Thursday, March 10, 2011 - 02:17 AM
Interesting, I feel a lot of the pain your sharing! It has always struck me how we keep hearing/reading about the need for larger gauge bus wires, but nearly every power connection (other than some sort of screw in terminal) seems like its 20 gauge or higher. Digitrax's implied comment about how they 'think' people would solve this is interesting.
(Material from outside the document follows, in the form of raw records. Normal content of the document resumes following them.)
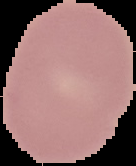
Image is 136×166 pixels. From a thin blood smear. Malaria status: uninfected. Segmented cell region on a black background.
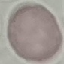
Summary:
  - Malaria status: uninfected
  - Preparation: thin smear
  - Capture: smartphone camera at the microscope eyepiece
  - Stain: Giemsa
  - Image type: cell patch, automatically extracted from a larger field of view and resized to 64 × 64 pixels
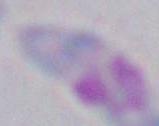
Summary:
  - Identification: Toxoplasma gondii
  - Magnification: 1000x
  - Modality: micrograph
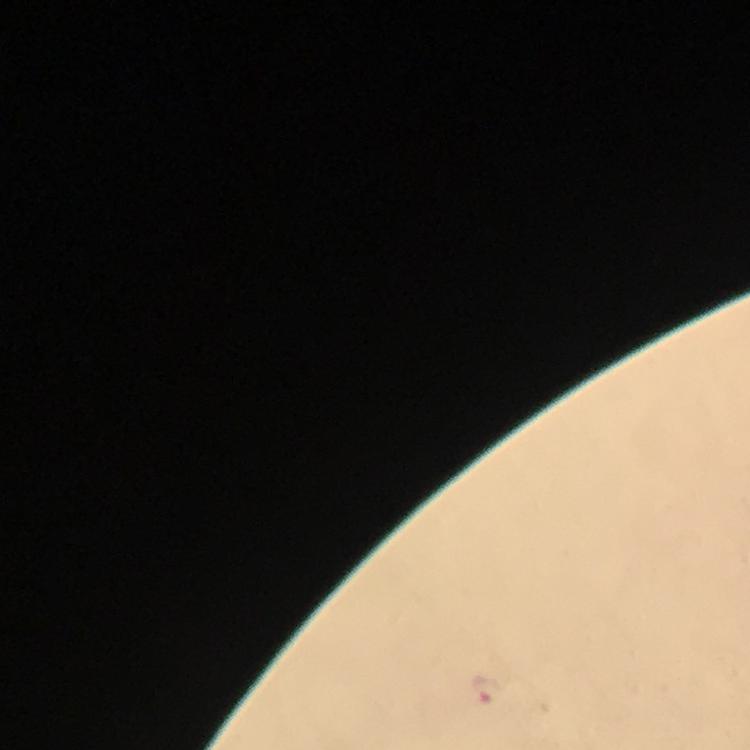 Approximate centers as [x, y] in pixels. Malaria parasite locations: [487, 692]. A crop from one field of view. Image is 750×750 pixels. Thick blood film. Immersion oil applied. At 100x magnification. Giemsa-stained preparation. From a malaria diagnostic workup. Photographed through the microscope with a smartphone camera.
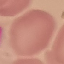
Result: no malaria parasites seen. Giemsa stain. Cell patch, automatically extracted from a larger field of view and resized to 64 × 64 pixels. Photographed with a smartphone camera at the microscope eyepiece. Thin smear of blood.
Report the malaria status of this cell.
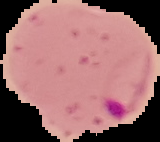

Parasitized.

Summary:
  - Preparation: thin blood film
  - Image size: 160×142 pixels
  - Image type: cell region segmented out of the field of view; surrounding area masked to black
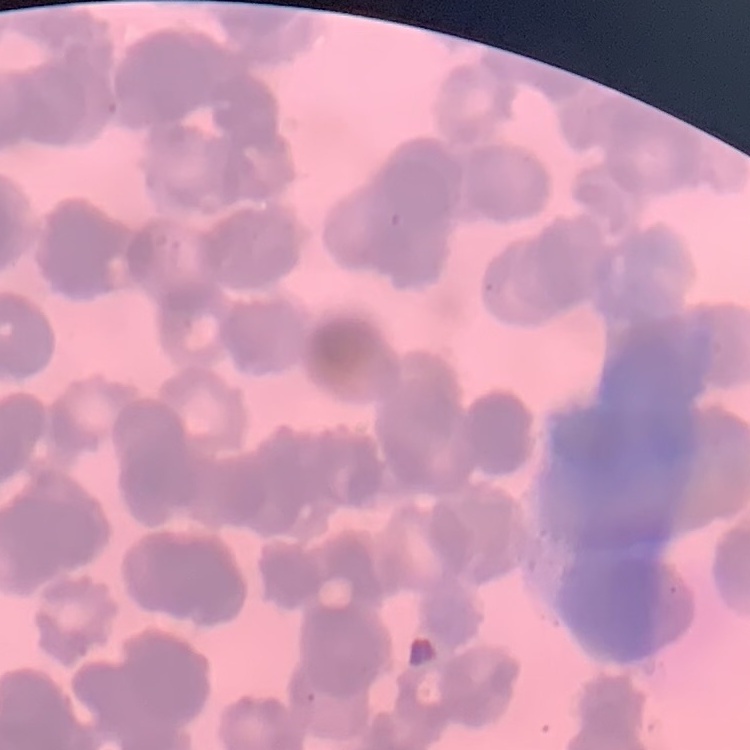
The erythrocytes exhibit rouleaux formation. Thin blood smear. One tile cut from a larger photomicrograph. Field's or Giemsa stain.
Friday, March 11, 2011 - 03:10 AM
Yes, we tend to focus on bus wires with DCC, which need to be moderately large to avoid loss over longer distances when carrying high current. But the point is stressed so much, that most people don't realize that for a typical small layout with 3 Amps or so of maximum current, even 16 gauge would be more than sufficient. And for short lengths, voltage drop isn't a significant issue, and relatively small wires can do just fine. Proper wiring for things like occupancy detectors and circuit breakers gets next to no discussion.

Part of that is probably just due to simplifying a complex subject. If you say "use 14 gauge wire", then that's a simple statment, and people won't get in trouble if it's a large or small layout, and if it's using 3 amps or 8. But it creates the mindset that wire always needs to be heavy for DCC, and that can be misleading (I certainly got all twisted up, and I should know better).